Taylor, 75, died on Thursday at her home in Glendale, California, Disney announced.
In 1986, Taylor beat out hundreds of other hopefuls to become the voice of Minnie in dozens of movies, TV shows and theme park experiences.
Among a legion of credits, Taylor lent her voice to "Runaway Brain," "Get a Horse!" and "Mickey, Donald, Goofy: The Three Musketeers." She also made a cameo as Minnie in the classic, "Who Framed Roger Rabbit." She made recurring appearances on a number of Disney Channel shows, including "Mickey MouseWorks," "House of Mouse" and "Mickey Mouse Clubhouse."
Taylor once recalled visiting Disneyland as a child and seeing Walt Disney himself sitting on a bench after she exited the Mark Twain Riverboat. When he asked her what she wanted to do when she grew up, she told him she wanted to work for Disney.
And she wasn't just Mickey Mouse's on-screen partner. She was in real life as well.
Taylor married Wayne Allwine, the voice of Mickey beginning in 1977, in 1991. Allwine voiced Mickey until his death in 2009.
"Minnie Mouse lost her voice with the passing of Russi Taylor," Bob Iger, chairman and chief executive officer for The Walt Disney Company, said in a statement. "For more than 30 years, Minnie and Russi worked together to entertain millions around the world — a partnership that made Minnie a global icon and Russi a Disney Legend beloved by fans everywhere."
"We’re so grateful for Russi’s talent as well as the tremendous spirit and great joy she brought to everything she did," Iger continued. "It was a privilege to have known her and an honor to have worked with her, and we take comfort in the knowledge that her work will continue to entertain and inspire for generations to come."

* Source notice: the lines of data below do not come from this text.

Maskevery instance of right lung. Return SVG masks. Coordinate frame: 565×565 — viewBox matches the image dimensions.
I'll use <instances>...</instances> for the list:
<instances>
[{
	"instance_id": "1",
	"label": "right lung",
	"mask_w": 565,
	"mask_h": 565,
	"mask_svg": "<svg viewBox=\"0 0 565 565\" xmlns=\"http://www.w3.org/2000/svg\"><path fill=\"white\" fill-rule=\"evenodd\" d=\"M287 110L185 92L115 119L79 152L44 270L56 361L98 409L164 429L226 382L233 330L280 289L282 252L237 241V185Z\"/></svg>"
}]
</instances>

Taylor was most well-known for her work as Minnie, but she also voiced a number of other classic Disney characters. She served as the voices for Donald Duck's nephews, Huey, Dewey and Louie, in the original "Ducktales" animated series and filled roles in "TaleSpin" and "Kim Possible."
Away from Disney, she also voiced Strawberry Shortcake and geeky student Martin Prince in "The Simpsons."